[Records from a spatial question set]
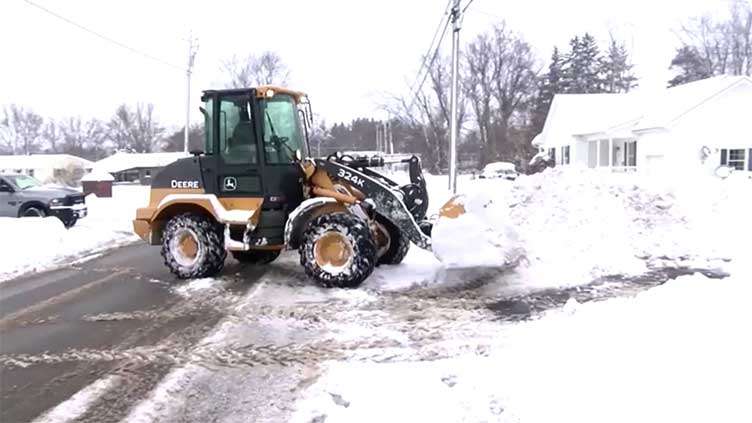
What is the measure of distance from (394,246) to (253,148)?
8.69ft

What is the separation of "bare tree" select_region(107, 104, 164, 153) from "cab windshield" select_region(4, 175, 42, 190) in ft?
307

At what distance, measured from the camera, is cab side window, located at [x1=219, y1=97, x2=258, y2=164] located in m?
9.72

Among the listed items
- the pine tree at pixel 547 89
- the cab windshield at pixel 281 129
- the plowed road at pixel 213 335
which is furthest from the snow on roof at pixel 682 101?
the pine tree at pixel 547 89

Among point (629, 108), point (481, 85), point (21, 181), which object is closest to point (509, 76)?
point (481, 85)

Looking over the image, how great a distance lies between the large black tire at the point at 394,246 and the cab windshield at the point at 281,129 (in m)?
1.79

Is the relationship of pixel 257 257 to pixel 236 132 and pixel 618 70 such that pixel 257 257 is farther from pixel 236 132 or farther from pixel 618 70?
pixel 618 70

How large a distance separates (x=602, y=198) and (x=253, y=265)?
7.08 meters

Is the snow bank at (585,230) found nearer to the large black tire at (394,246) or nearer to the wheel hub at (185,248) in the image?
the large black tire at (394,246)

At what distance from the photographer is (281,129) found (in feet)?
32.7

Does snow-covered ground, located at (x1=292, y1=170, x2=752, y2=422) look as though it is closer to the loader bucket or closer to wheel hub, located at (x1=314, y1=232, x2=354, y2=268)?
the loader bucket

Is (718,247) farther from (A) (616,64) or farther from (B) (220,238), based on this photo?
(A) (616,64)

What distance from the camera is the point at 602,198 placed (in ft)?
44.0

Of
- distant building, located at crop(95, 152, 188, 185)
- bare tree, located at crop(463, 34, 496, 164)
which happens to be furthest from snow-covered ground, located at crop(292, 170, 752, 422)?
distant building, located at crop(95, 152, 188, 185)

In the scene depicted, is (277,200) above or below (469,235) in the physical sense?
above
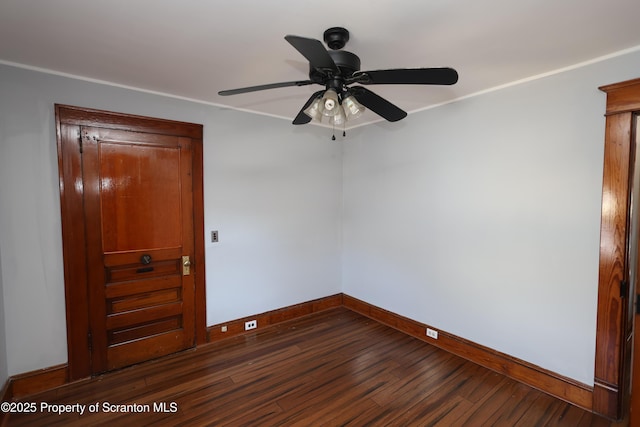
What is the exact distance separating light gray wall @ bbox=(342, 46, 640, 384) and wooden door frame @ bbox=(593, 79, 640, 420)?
0.06 m

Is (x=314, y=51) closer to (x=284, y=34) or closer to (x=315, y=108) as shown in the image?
(x=315, y=108)

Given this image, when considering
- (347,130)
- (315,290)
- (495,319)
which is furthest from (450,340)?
(347,130)

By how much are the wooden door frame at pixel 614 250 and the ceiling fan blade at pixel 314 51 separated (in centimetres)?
191

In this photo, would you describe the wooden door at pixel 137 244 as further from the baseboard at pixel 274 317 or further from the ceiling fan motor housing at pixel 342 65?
the ceiling fan motor housing at pixel 342 65

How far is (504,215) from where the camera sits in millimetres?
2455

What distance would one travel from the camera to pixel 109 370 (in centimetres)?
249

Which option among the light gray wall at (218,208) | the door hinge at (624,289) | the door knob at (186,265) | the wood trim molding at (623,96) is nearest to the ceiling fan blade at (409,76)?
the wood trim molding at (623,96)

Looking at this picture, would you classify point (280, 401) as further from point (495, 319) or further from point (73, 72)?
point (73, 72)

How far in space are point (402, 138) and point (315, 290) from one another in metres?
2.13

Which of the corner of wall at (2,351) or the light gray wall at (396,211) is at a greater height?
the light gray wall at (396,211)

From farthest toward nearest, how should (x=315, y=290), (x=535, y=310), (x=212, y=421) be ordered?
(x=315, y=290) → (x=535, y=310) → (x=212, y=421)

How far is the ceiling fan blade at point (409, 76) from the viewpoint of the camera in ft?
4.37

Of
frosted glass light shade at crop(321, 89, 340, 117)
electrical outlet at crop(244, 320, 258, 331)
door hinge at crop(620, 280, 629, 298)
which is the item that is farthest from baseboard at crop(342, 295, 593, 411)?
frosted glass light shade at crop(321, 89, 340, 117)

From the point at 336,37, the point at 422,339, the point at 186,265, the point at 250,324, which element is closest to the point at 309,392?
the point at 250,324
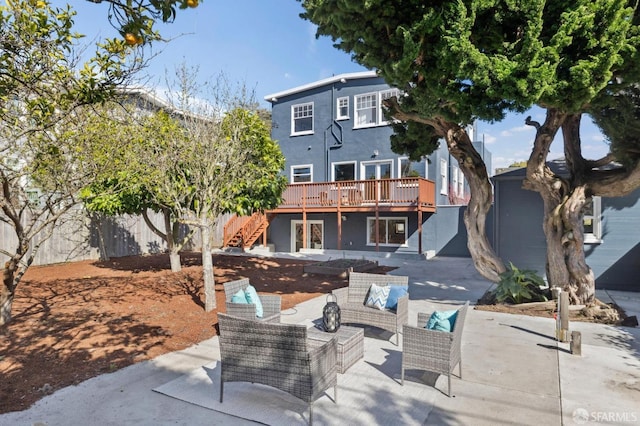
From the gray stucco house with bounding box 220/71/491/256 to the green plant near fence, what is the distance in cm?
717

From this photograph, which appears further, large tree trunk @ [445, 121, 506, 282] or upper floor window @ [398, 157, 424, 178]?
upper floor window @ [398, 157, 424, 178]

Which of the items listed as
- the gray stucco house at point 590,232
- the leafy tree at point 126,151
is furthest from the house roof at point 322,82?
the leafy tree at point 126,151

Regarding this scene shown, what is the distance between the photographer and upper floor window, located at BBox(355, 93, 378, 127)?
17344 mm

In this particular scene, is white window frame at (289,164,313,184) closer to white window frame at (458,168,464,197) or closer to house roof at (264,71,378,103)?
house roof at (264,71,378,103)

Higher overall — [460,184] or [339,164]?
[339,164]

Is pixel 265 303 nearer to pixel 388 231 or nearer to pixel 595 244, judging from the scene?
pixel 595 244

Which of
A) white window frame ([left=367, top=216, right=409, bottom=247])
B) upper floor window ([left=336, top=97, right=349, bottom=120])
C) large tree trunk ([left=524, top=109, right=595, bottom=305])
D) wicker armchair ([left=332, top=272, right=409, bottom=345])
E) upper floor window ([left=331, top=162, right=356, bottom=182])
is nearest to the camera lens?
wicker armchair ([left=332, top=272, right=409, bottom=345])

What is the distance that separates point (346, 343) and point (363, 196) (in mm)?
12115

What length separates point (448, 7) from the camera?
577 cm

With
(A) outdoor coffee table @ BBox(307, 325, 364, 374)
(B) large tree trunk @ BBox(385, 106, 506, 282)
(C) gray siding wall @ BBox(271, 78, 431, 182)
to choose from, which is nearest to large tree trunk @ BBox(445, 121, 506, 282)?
(B) large tree trunk @ BBox(385, 106, 506, 282)

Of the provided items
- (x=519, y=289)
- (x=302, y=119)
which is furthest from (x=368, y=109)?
(x=519, y=289)

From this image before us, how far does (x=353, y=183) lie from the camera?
16.5 metres

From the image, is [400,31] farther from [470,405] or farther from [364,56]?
[470,405]

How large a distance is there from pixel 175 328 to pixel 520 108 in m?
6.34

## WHAT YOU WILL DO
Please print every item above word for word, leaving out the pictures.

## RESULT OF THE EXERCISE
What is the measure of distance from (394,246) to (253,148)?
8.69ft

What is the separation of "bare tree" select_region(107, 104, 164, 153) from "cab windshield" select_region(4, 175, 42, 190) in ft?
307

At what distance, measured from the camera, is cab side window, located at [x1=219, y1=97, x2=258, y2=164] located in m?
9.72

Among the listed items
- the pine tree at pixel 547 89
- the cab windshield at pixel 281 129
- the plowed road at pixel 213 335
which is furthest from the snow on roof at pixel 682 101?
the pine tree at pixel 547 89

Among point (629, 108), point (481, 85), point (21, 181), which object is closest to point (509, 76)?
point (481, 85)

Looking over the image, how great a distance lies between the large black tire at the point at 394,246 and the cab windshield at the point at 281,129 (in m)?
1.79

Is the relationship of pixel 257 257 to pixel 236 132 and pixel 618 70 such that pixel 257 257 is farther from pixel 236 132 or farther from pixel 618 70?
pixel 618 70

How large a distance separates (x=602, y=198) and (x=253, y=265)?
7.08 meters

Is the snow bank at (585,230) found nearer to the large black tire at (394,246) or nearer to the wheel hub at (185,248) in the image?
the large black tire at (394,246)

At what distance from the photographer is (281,129) found (in feet)?
32.7

Does snow-covered ground, located at (x1=292, y1=170, x2=752, y2=422) look as though it is closer to the loader bucket or closer to wheel hub, located at (x1=314, y1=232, x2=354, y2=268)?
the loader bucket

Is (718,247) farther from (A) (616,64) or farther from (B) (220,238), based on this photo?
(A) (616,64)

What distance from the camera is the point at 602,198 placed (in ft)?
44.0

Of
- distant building, located at crop(95, 152, 188, 185)
- bare tree, located at crop(463, 34, 496, 164)
which happens to be furthest from snow-covered ground, located at crop(292, 170, 752, 422)?
distant building, located at crop(95, 152, 188, 185)

In the scene depicted, is (277,200) above or below (469,235) in the physical sense?
above
What is the exact distance separating light gray wall @ bbox=(342, 46, 640, 384) and wooden door frame @ bbox=(593, 79, 640, 420)?
0.06 m

Is (x=314, y=51) closer to (x=284, y=34) or closer to (x=315, y=108) as shown in the image?
(x=315, y=108)

Given this image, when considering
- (347,130)
- (315,290)
- (495,319)
which is furthest from (450,340)?
(347,130)

By how much are the wooden door frame at pixel 614 250 and the ceiling fan blade at pixel 314 51 separated (in centimetres)?
191

In this photo, would you describe the wooden door at pixel 137 244 as further from the baseboard at pixel 274 317 or further from the ceiling fan motor housing at pixel 342 65?
the ceiling fan motor housing at pixel 342 65

How far is (504,215) from where the camera sits in millimetres?
2455

What distance would one travel from the camera to pixel 109 370 (in centimetres)?
249

Which option among the light gray wall at (218,208) | the door hinge at (624,289) | the door knob at (186,265) | the wood trim molding at (623,96) is nearest to the ceiling fan blade at (409,76)?
the wood trim molding at (623,96)

Looking at this picture, would you classify point (280, 401) as further from point (495, 319) or further from point (73, 72)?
point (73, 72)

How far in space are point (402, 138) and point (315, 290) from one another in metres?
2.13

Which of the corner of wall at (2,351) or the light gray wall at (396,211) is at a greater height?
the light gray wall at (396,211)

From farthest toward nearest, how should (x=315, y=290), (x=535, y=310), (x=212, y=421) be ordered?
(x=315, y=290) → (x=535, y=310) → (x=212, y=421)

How far is the ceiling fan blade at point (409, 76) from the viewpoint of the camera in ft?
4.37

Of
frosted glass light shade at crop(321, 89, 340, 117)
electrical outlet at crop(244, 320, 258, 331)
door hinge at crop(620, 280, 629, 298)
which is the item that is farthest from baseboard at crop(342, 295, 593, 411)?
frosted glass light shade at crop(321, 89, 340, 117)

From the point at 336,37, the point at 422,339, the point at 186,265, the point at 250,324, which element is closest to the point at 309,392?
the point at 250,324
From the gray stucco house with bounding box 220/71/491/256 to the green plant near fence, what is the distance in cm?
717

From this photograph, which appears further, large tree trunk @ [445, 121, 506, 282] or upper floor window @ [398, 157, 424, 178]?
upper floor window @ [398, 157, 424, 178]

Which of the items listed as
- the gray stucco house at point 590,232
- the leafy tree at point 126,151
is furthest from the house roof at point 322,82?
the leafy tree at point 126,151

Regarding this scene shown, what is the distance between the photographer and upper floor window, located at BBox(355, 93, 378, 127)?
17344 mm

In this particular scene, is white window frame at (289,164,313,184) closer to white window frame at (458,168,464,197) or closer to house roof at (264,71,378,103)?
house roof at (264,71,378,103)

Higher overall — [460,184] or [339,164]?
[339,164]

Is pixel 265 303 nearer to pixel 388 231 or nearer to pixel 595 244, judging from the scene?
pixel 595 244

Which of
A) white window frame ([left=367, top=216, right=409, bottom=247])
B) upper floor window ([left=336, top=97, right=349, bottom=120])
C) large tree trunk ([left=524, top=109, right=595, bottom=305])
D) wicker armchair ([left=332, top=272, right=409, bottom=345])
E) upper floor window ([left=331, top=162, right=356, bottom=182])
is nearest to the camera lens?
wicker armchair ([left=332, top=272, right=409, bottom=345])

What is the distance that separates point (346, 343) and point (363, 196) (in mm)?
12115

What length separates point (448, 7) from the camera?
577 cm

With
(A) outdoor coffee table @ BBox(307, 325, 364, 374)
(B) large tree trunk @ BBox(385, 106, 506, 282)
(C) gray siding wall @ BBox(271, 78, 431, 182)
to choose from, which is nearest to large tree trunk @ BBox(445, 121, 506, 282)?
(B) large tree trunk @ BBox(385, 106, 506, 282)

Of the provided items
- (x=519, y=289)
- (x=302, y=119)
which is furthest from (x=368, y=109)?
(x=519, y=289)

From this image before us, how far does (x=353, y=183) lie from the camera?
16.5 metres

From the image, is [400,31] farther from [470,405] or farther from [364,56]?
[470,405]

How large a distance is there from pixel 175 328 to pixel 520 108 in m?
6.34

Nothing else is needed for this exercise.